Data were collected at baseline, midpoint (3 months – for height and weight only), posttest (6 months) and follow-up (12 months) using questionnaires and biometric measures. Participants received a gift card ($10) for completing each questionnaire, but did not receive an incentive for participating in the program. Participation was voluntary and responses were confidential. Responses were matched over time using a participant ID that was generated by and known only to the participant. The study methods were approved by the Institutional Review Board at the University of Georgia.

The primary outcomes for the study were weight and Body Mass Index (BMI). Weight was measured by trained research staff using a portable, calibrated electronic scale (Seca 770). Height was measured using a portable stadiometer (Seca 214). For both measures, two readings were taken in a private setting at the workplace. If the measures varied by more than 5 mm (height) or 0.2 kg (weight) then a third reading was obtained. The mean of the readings was used to calculate BMI following the standard formula (BMI = weight (kg) divided by height2 (m2)).

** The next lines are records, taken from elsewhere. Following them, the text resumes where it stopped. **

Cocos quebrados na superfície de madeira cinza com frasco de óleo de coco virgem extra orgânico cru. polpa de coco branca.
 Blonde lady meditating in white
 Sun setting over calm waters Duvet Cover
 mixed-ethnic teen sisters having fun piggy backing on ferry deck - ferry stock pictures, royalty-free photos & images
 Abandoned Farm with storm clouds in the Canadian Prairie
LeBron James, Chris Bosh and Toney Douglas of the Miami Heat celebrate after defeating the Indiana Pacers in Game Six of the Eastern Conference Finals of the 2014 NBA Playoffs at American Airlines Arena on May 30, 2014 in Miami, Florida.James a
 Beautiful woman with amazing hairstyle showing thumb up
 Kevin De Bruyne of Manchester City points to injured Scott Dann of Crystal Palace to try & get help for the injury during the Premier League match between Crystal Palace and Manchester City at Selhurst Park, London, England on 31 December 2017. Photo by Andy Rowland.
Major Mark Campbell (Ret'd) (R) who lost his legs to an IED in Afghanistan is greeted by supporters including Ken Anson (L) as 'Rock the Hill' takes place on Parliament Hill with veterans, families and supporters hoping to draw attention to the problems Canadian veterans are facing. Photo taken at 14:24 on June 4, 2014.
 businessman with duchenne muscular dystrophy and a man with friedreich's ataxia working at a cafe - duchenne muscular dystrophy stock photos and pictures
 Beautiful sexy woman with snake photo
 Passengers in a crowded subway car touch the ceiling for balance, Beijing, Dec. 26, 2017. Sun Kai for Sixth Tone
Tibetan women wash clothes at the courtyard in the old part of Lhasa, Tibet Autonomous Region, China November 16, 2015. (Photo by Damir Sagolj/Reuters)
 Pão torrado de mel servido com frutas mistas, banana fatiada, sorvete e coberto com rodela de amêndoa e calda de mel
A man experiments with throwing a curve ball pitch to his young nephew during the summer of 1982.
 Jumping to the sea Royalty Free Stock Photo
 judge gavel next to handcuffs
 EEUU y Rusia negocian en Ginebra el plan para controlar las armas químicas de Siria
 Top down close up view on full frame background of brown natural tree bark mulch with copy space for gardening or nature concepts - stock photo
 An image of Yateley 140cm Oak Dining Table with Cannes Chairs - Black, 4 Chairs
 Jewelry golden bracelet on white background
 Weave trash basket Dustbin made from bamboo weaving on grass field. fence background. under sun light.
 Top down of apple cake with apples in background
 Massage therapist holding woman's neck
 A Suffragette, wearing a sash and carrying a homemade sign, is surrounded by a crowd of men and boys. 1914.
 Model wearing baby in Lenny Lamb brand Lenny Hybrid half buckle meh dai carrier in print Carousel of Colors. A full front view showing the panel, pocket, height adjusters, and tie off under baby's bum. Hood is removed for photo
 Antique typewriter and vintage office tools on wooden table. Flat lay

Secondary measures for the study included food intake and eating behaviors and physical activity. Since reducing fat in the diet was a key component of the intervention, food intake was measured by the 16-item Fat Screener developed by National Cancer Institute.12,13 Scoring followed the rubric developed by the scale developers which results in a calculation of percent calories from fat. Eating behaviors were measured using the Eating Behavior Inventory (EBI).14 The EBI is a 26 item scale that rates both positive and negative weight management behaviors on a five point frequency scale ranging from never to always. The higher the score, the more conducive the individual's behaviors are to weight loss.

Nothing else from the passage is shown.